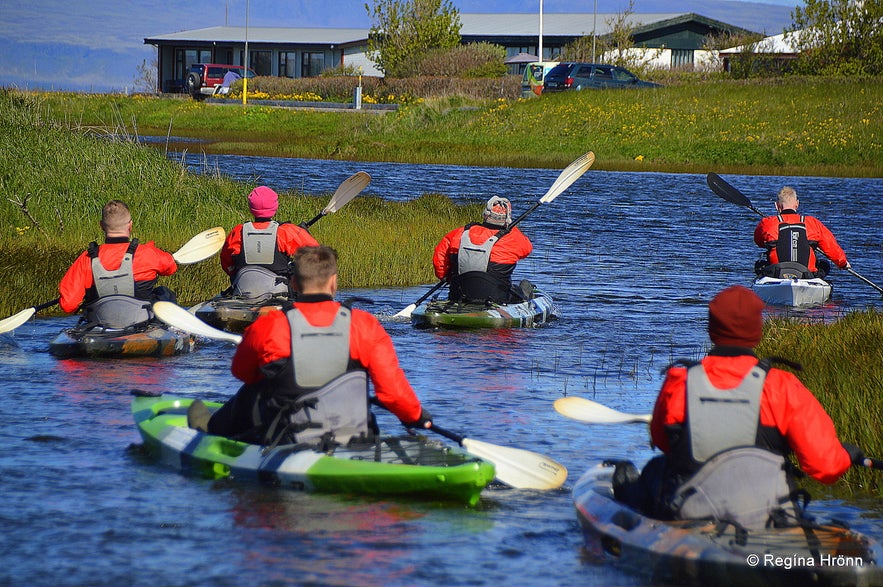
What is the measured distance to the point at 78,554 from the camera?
638 centimetres

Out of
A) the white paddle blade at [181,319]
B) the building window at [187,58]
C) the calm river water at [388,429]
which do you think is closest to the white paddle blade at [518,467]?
the calm river water at [388,429]

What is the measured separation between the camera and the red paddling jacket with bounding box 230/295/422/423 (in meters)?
6.89

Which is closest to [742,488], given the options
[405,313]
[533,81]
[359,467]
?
[359,467]

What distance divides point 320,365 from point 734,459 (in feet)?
7.49

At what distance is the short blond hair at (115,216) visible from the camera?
34.3 ft

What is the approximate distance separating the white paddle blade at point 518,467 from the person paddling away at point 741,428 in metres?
1.57

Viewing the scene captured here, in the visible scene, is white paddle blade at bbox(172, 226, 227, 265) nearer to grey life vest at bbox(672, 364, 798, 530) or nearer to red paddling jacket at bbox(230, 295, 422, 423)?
red paddling jacket at bbox(230, 295, 422, 423)

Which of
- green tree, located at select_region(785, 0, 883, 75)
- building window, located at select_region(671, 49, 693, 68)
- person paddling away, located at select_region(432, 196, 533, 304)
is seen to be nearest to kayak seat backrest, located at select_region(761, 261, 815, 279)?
person paddling away, located at select_region(432, 196, 533, 304)

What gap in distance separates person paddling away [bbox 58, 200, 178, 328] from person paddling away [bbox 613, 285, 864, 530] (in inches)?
234

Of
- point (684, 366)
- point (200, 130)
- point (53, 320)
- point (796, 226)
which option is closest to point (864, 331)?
point (796, 226)

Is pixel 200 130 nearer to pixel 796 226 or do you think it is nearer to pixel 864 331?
pixel 796 226

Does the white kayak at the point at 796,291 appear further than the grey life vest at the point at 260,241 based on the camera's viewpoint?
Yes

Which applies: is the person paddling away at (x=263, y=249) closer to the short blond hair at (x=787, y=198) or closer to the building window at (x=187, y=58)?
the short blond hair at (x=787, y=198)

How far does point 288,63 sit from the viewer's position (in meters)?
75.6
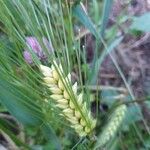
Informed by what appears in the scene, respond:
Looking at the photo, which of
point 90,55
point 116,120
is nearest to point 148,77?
point 90,55

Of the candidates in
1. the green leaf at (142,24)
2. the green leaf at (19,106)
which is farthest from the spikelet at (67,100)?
the green leaf at (142,24)

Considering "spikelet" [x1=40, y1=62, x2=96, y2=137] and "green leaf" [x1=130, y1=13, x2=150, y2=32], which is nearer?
"spikelet" [x1=40, y1=62, x2=96, y2=137]

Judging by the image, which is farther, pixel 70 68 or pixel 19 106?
pixel 19 106

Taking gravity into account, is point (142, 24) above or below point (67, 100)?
below

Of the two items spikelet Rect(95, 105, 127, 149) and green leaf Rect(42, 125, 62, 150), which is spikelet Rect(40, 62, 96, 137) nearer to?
spikelet Rect(95, 105, 127, 149)

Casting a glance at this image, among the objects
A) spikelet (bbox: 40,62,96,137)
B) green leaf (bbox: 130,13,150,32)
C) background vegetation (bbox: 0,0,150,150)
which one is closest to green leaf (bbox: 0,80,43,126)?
background vegetation (bbox: 0,0,150,150)

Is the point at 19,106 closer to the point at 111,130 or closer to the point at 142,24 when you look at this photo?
the point at 111,130


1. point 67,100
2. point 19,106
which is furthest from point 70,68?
point 19,106

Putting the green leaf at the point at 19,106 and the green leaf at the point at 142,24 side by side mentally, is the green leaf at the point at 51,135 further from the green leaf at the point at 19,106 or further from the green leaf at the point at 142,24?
the green leaf at the point at 142,24
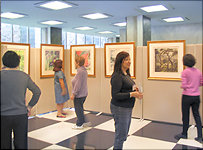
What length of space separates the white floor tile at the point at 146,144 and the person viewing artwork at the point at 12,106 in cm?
208

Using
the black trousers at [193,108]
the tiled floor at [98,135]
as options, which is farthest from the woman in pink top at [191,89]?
the tiled floor at [98,135]

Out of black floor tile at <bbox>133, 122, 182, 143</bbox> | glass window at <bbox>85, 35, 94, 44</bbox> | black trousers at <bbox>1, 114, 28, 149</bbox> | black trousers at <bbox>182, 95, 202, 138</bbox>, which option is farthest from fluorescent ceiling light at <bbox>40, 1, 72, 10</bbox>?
glass window at <bbox>85, 35, 94, 44</bbox>

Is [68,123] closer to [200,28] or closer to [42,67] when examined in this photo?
[42,67]

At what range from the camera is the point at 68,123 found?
5723mm

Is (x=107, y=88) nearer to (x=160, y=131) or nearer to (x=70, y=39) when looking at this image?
(x=160, y=131)

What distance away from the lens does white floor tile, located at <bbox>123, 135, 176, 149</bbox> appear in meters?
4.17

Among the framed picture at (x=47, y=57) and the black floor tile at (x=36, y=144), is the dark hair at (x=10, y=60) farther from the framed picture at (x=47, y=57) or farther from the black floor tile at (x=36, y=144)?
the framed picture at (x=47, y=57)

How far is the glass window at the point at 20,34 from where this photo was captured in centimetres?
1614

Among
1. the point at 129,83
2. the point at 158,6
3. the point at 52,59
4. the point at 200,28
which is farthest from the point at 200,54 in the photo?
the point at 200,28

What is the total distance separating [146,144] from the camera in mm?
4312

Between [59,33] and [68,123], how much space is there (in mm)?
11586

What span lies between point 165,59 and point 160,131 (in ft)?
5.94

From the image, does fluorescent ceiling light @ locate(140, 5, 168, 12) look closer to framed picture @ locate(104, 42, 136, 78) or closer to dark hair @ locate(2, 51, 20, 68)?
framed picture @ locate(104, 42, 136, 78)

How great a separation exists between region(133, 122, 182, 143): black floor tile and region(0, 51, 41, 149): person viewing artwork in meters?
2.79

WHAT TO DO: All the lines above are to be reproduced exactly, except the pictures.

RESULT OF THE TASK:
What is the measured distance to the point at 78,554 from the camera?
638 centimetres

Out of
A) the white paddle blade at [181,319]
B) the building window at [187,58]
C) the calm river water at [388,429]
which do you think is closest to the white paddle blade at [518,467]?
the calm river water at [388,429]

What is the measured separation between the camera and the red paddling jacket with bounding box 230/295/422/423 (in meters)?
6.89

Which is closest to [742,488], given the options
[405,313]
[533,81]
[359,467]
?
[359,467]

What distance divides point 320,365 from point 734,459 (in feet)?
7.49

At what distance is the short blond hair at (115,216) visible from the camera?
34.3 ft

What is the approximate distance separating the white paddle blade at point 518,467 from the person paddling away at point 741,428 in metres?
1.57

Viewing the scene captured here, in the visible scene, is white paddle blade at bbox(172, 226, 227, 265) nearer to grey life vest at bbox(672, 364, 798, 530) or nearer to red paddling jacket at bbox(230, 295, 422, 423)?
red paddling jacket at bbox(230, 295, 422, 423)

Which of
- green tree, located at select_region(785, 0, 883, 75)
- building window, located at select_region(671, 49, 693, 68)
- person paddling away, located at select_region(432, 196, 533, 304)
is seen to be nearest to kayak seat backrest, located at select_region(761, 261, 815, 279)?
person paddling away, located at select_region(432, 196, 533, 304)

What gap in distance separates person paddling away [bbox 58, 200, 178, 328] from person paddling away [bbox 613, 285, 864, 530] (in inches)?
234

Of
- point (684, 366)
- point (200, 130)
- point (53, 320)
- point (796, 226)
which option is closest to point (864, 331)?
point (796, 226)

Is pixel 200 130 nearer to pixel 796 226 or do you think it is nearer to pixel 864 331?
pixel 796 226

Does the white kayak at the point at 796,291 appear further than the grey life vest at the point at 260,241 based on the camera's viewpoint?
Yes

Which applies: is the person paddling away at (x=263, y=249) closer to the short blond hair at (x=787, y=198) or closer to the building window at (x=187, y=58)?
the short blond hair at (x=787, y=198)

How far does point 288,63 sit from the viewer's position (in meters)?
75.6
Informed by what appears in the scene, respond:
Looking at the photo, which of
point 90,55
point 116,120
is nearest to point 148,77?
point 90,55

Of the candidates in
1. the green leaf at (142,24)
2. the green leaf at (19,106)
which is farthest from the spikelet at (67,100)?
the green leaf at (142,24)

Considering "spikelet" [x1=40, y1=62, x2=96, y2=137] and "green leaf" [x1=130, y1=13, x2=150, y2=32], which is nearer?
"spikelet" [x1=40, y1=62, x2=96, y2=137]

Judging by the image, which is farther, pixel 70 68 or pixel 19 106?
pixel 19 106

Taking gravity into account, is point (142, 24) above or below point (67, 100)?
below

Of the two items spikelet Rect(95, 105, 127, 149) and green leaf Rect(42, 125, 62, 150), which is spikelet Rect(40, 62, 96, 137) nearer to?
spikelet Rect(95, 105, 127, 149)

Casting a glance at this image, among the objects
A) spikelet (bbox: 40,62,96,137)
B) green leaf (bbox: 130,13,150,32)
C) background vegetation (bbox: 0,0,150,150)
which one is closest to green leaf (bbox: 0,80,43,126)?
background vegetation (bbox: 0,0,150,150)

Is the point at 19,106 closer to the point at 111,130 or closer to the point at 142,24 when you look at this photo?
the point at 111,130


1. point 67,100
2. point 19,106
which is furthest from point 70,68?
point 19,106

Putting the green leaf at the point at 19,106 and the green leaf at the point at 142,24 side by side mentally, is the green leaf at the point at 51,135 further from the green leaf at the point at 19,106 or further from the green leaf at the point at 142,24?
the green leaf at the point at 142,24
What length of space separates the white floor tile at the point at 146,144 and the person viewing artwork at the point at 12,106 in cm?
208

Using
the black trousers at [193,108]
the tiled floor at [98,135]
as options, which is farthest from the woman in pink top at [191,89]?
the tiled floor at [98,135]

Out of black floor tile at <bbox>133, 122, 182, 143</bbox> | glass window at <bbox>85, 35, 94, 44</bbox> | black trousers at <bbox>1, 114, 28, 149</bbox> | black trousers at <bbox>182, 95, 202, 138</bbox>, which option is farthest from fluorescent ceiling light at <bbox>40, 1, 72, 10</bbox>?
glass window at <bbox>85, 35, 94, 44</bbox>

Is [68,123] closer to [200,28] or closer to [42,67] when examined in this photo?
[42,67]

At what range from the camera is the point at 68,123 found?
5723mm

Is (x=107, y=88) nearer to (x=160, y=131) or nearer to (x=70, y=39) when looking at this image?
(x=160, y=131)

What distance away from the lens does white floor tile, located at <bbox>123, 135, 176, 149</bbox> appear in meters?
4.17

Among the framed picture at (x=47, y=57) and the black floor tile at (x=36, y=144), is the dark hair at (x=10, y=60) farther from the framed picture at (x=47, y=57) or farther from the black floor tile at (x=36, y=144)?
the framed picture at (x=47, y=57)

How far is the glass window at the point at 20,34 from where this photo was captured in centimetres?
1614

Among
1. the point at 129,83
2. the point at 158,6
3. the point at 52,59
4. the point at 200,28
which is farthest from the point at 200,54 in the photo?
the point at 200,28

What is the total distance separating [146,144] from the camera in mm?
4312

Between [59,33] and [68,123], how much space is there (in mm)?
11586

What span lies between point 165,59 and point 160,131 (in ft)?
5.94

From the image, does fluorescent ceiling light @ locate(140, 5, 168, 12) look closer to framed picture @ locate(104, 42, 136, 78) or closer to dark hair @ locate(2, 51, 20, 68)?
framed picture @ locate(104, 42, 136, 78)

How great a separation exists between region(133, 122, 182, 143): black floor tile and region(0, 51, 41, 149): person viewing artwork in meters?
2.79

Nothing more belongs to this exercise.